Nodes are not generic tuples accessed via element/setelement — each
node size has its own explicit tuple layout, packed and unpacked through
macros:
-define(LEAF2(E1, E2), {E1, E2}).
-define(LEAF3(E1, E2, E3), {E1, E2, E3}).
-define(LEAF4(E1, E2, E3, E4), {leaf4, E1, E2, E3, E4}).
-define(INTERNAL2(E1, E2, C1, C2, C3), {internal2, E1, E2, C1, C2, C3}).
-define(INTERNAL3(E1, E2, E3, C1, C2, C3, C4), {E1, E2, E3, C1, C2, C3, C4}).
-define(INTERNAL4(E1, E2, E3, E4, C1, C2, C3, C4, C5), {E1, E2, E3, E4, C1, C2, C3, C4, C5}).
This explicit pattern matching and tuple construction was necessary to
achieve meaningful performance benefits over gb_trees/gb_sets.

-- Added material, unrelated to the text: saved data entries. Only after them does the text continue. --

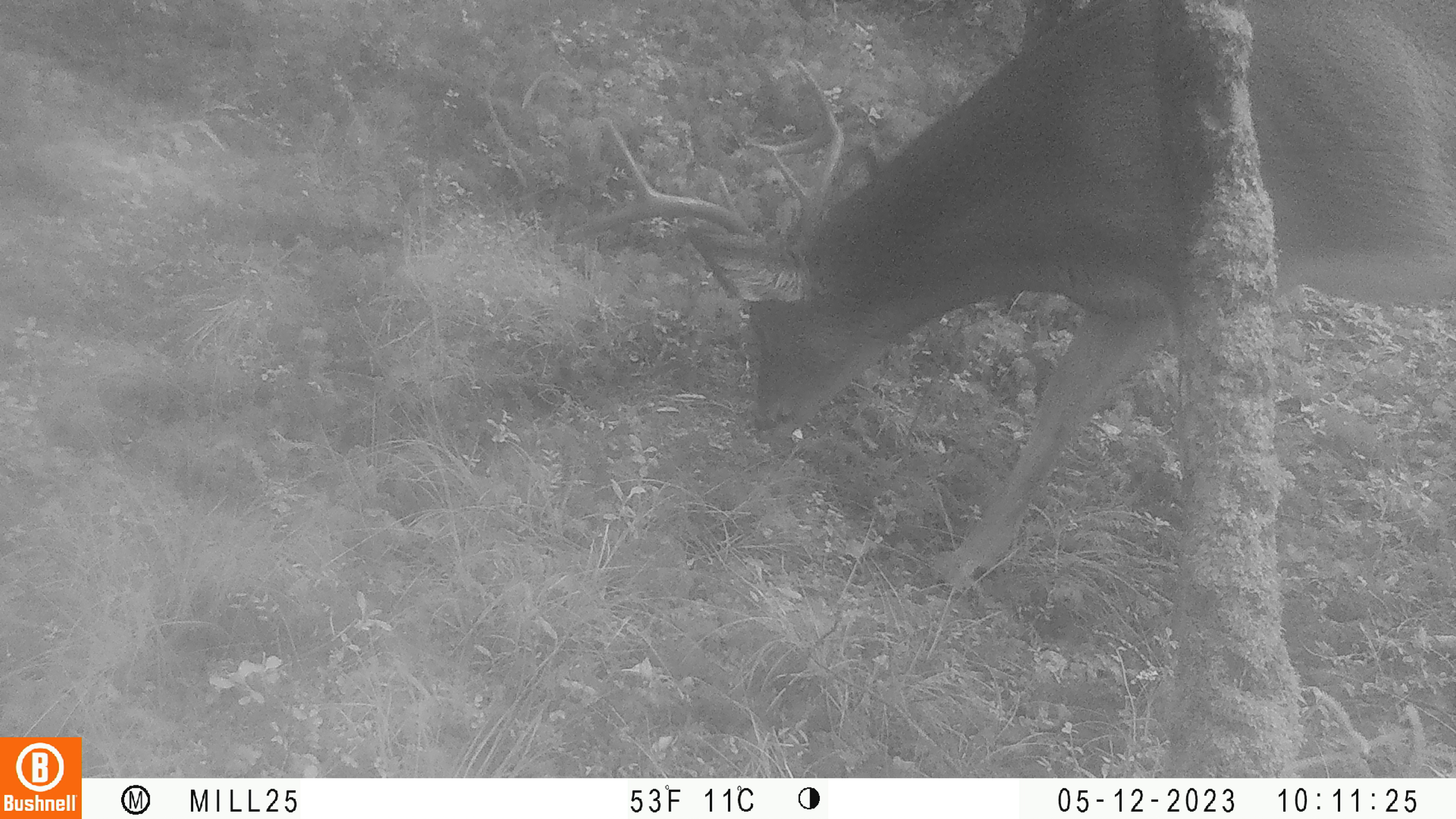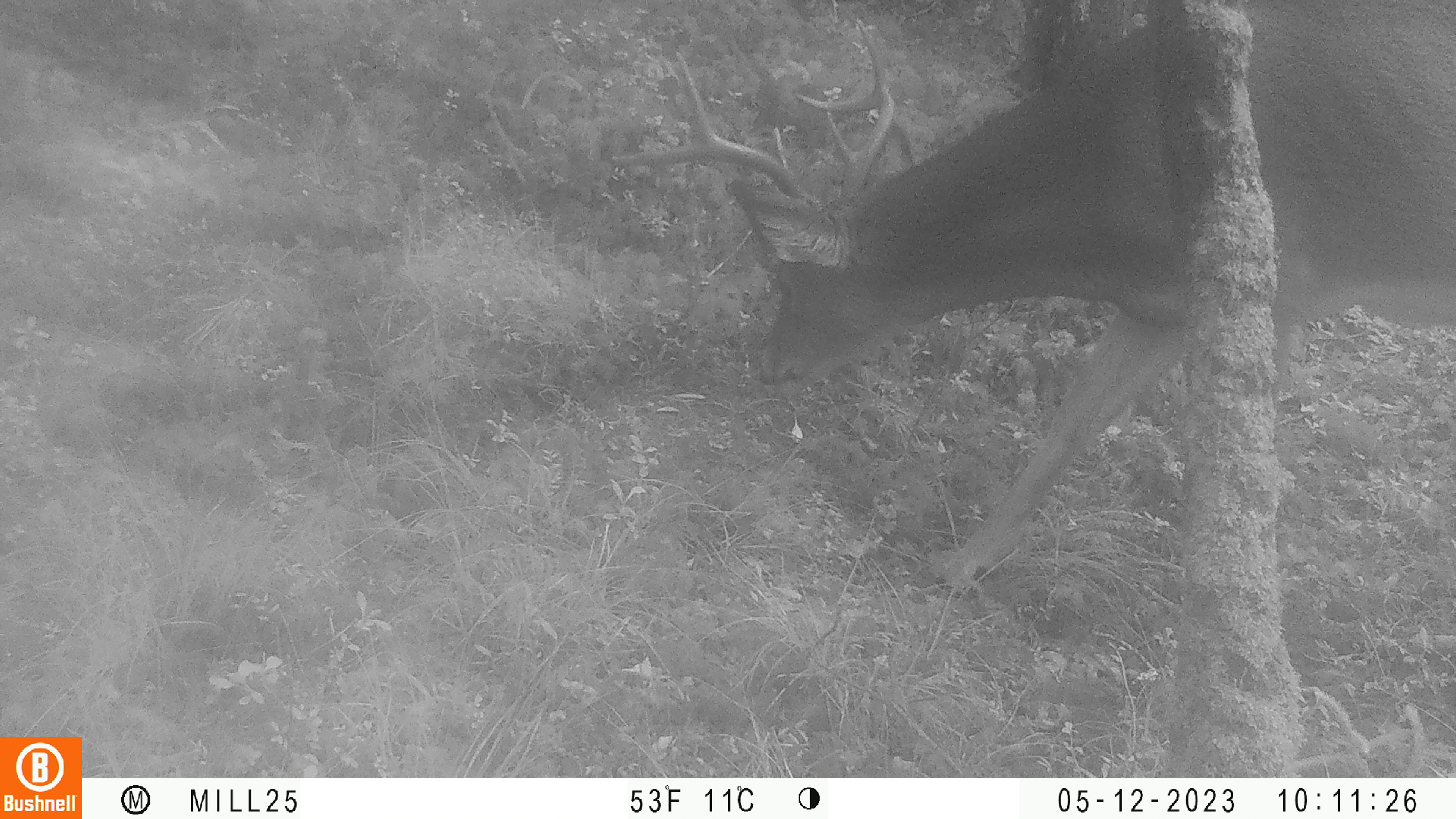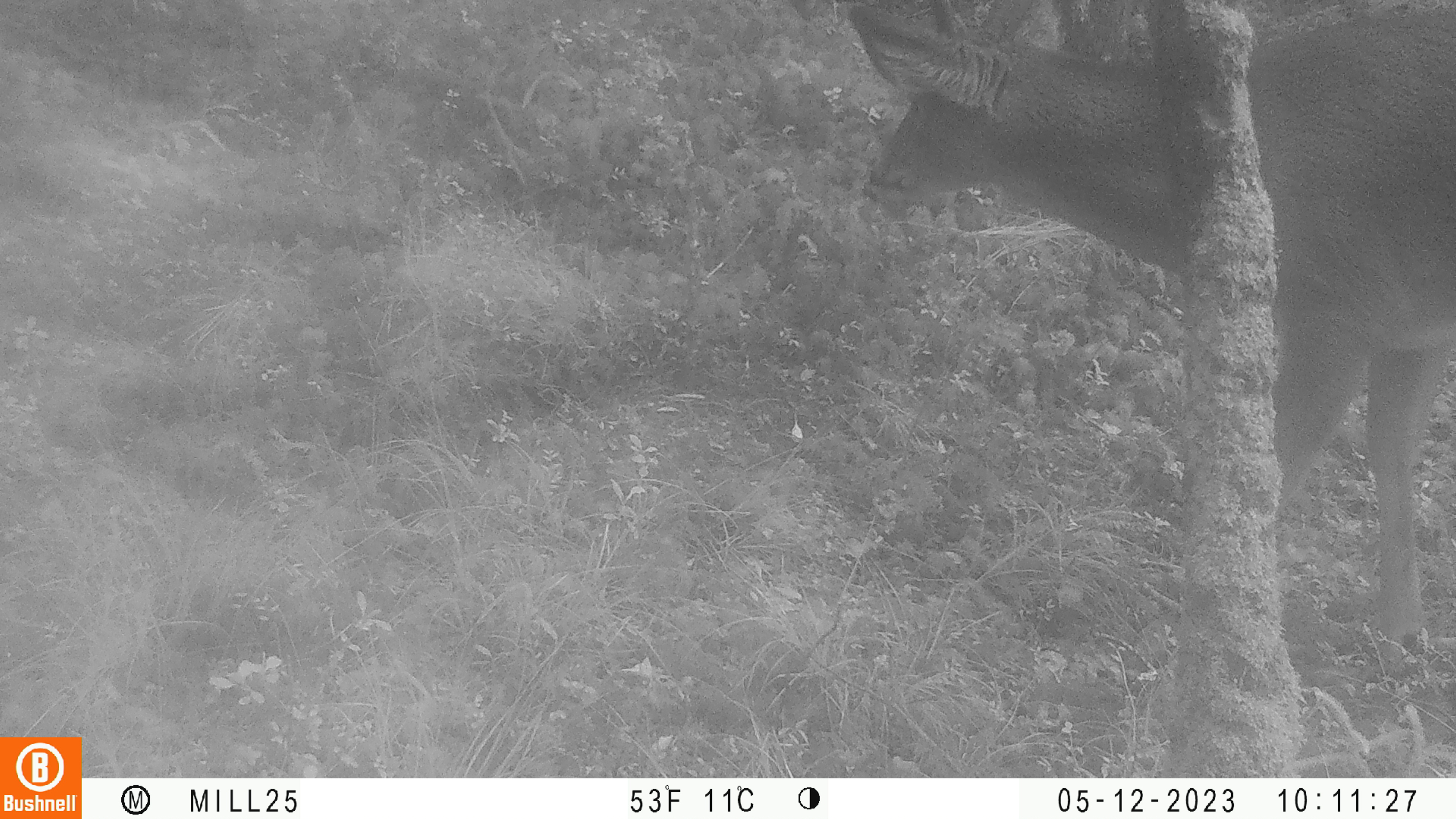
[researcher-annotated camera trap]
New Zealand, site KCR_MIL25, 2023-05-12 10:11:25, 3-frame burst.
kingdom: Animalia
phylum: Chordata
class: Mammalia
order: Artiodactyla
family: Cervidae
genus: Odocoileus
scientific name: Odocoileus virginianus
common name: white-tailed deer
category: white tailed deer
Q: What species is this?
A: White tailed deer (white-tailed deer) (Odocoileus virginianus).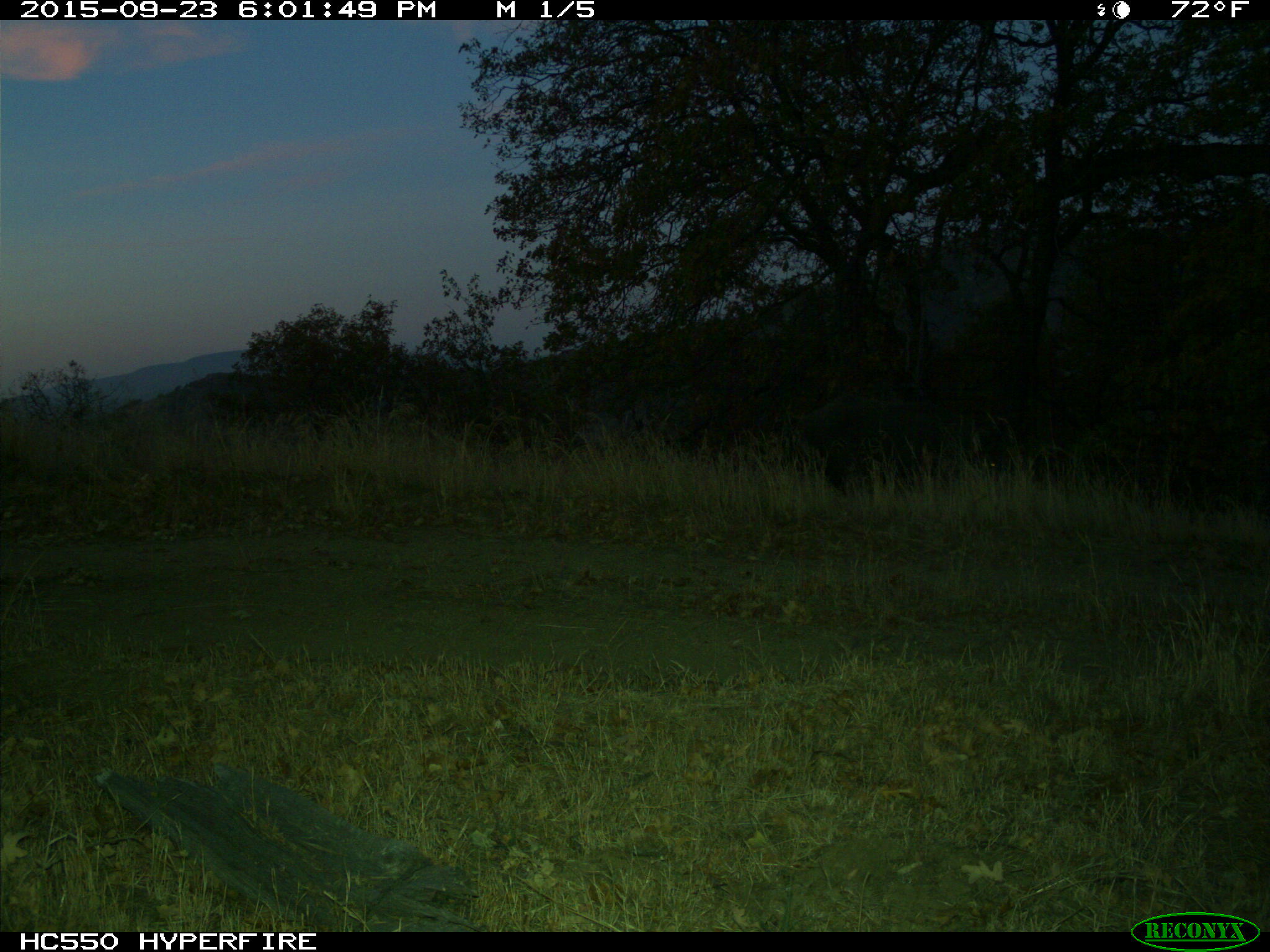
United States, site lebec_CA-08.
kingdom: Animalia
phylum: Chordata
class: Mammalia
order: Artiodactyla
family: Suidae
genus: Sus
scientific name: Sus scrofa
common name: wild boar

The code also relies heavily on inlining (-compile({inline, [...]})) to
keep things both readable and fast: each operation branches across multiple
node sizes, and dispatching the contents of a node through function calls
would mean passing many arguments. Inlining allows separation of concerns
without paying for the dispatch.
The cost is visible in compiled module sizes — the node modules are significantly larger than their stdlib counterparts:
| Module | .beam size |
|---|---|
gb_sets | 34K |
gb_trees | 22K |
xb5_sets_node | 96K |
xb5_trees_node | 136K |
xb5_bag_node | 128K |
License
MIT License
Copyright (c) 2025-2026 Guilherme Andrade
Permission is hereby granted, free of charge, to any person obtaining a copy of this software and associated documentation files (the "Software"), to deal in the Software without restriction, including without limitation the rights to use, copy, modify, merge, publish, distribute, sublicense, and/or sell copies of the Software, and to permit persons to whom the Software is furnished to do so, subject to the following conditions:
The above copyright notice and this permission notice shall be included in all copies or substantial portions of the Software.
THE SOFTWARE IS PROVIDED "AS IS", WITHOUT WARRANTY OF ANY KIND, EXPRESS OR IMPLIED, INCLUDING BUT NOT LIMITED TO THE WARRANTIES OF MERCHANTABILITY, FITNESS FOR A PARTICULAR PURPOSE AND NONINFRINGEMENT. IN NO EVENT SHALL THE AUTHORS OR COPYRIGHT HOLDERS BE LIABLE FOR ANY CLAIM, DAMAGES OR OTHER LIABILITY, WHETHER IN AN ACTION OF CONTRACT, TORT OR OTHERWISE, ARISING FROM, OUT OF OR IN CONNECTION WITH THE SOFTWARE OR THE USE OR OTHER DEALINGS IN THE SOFTWARE.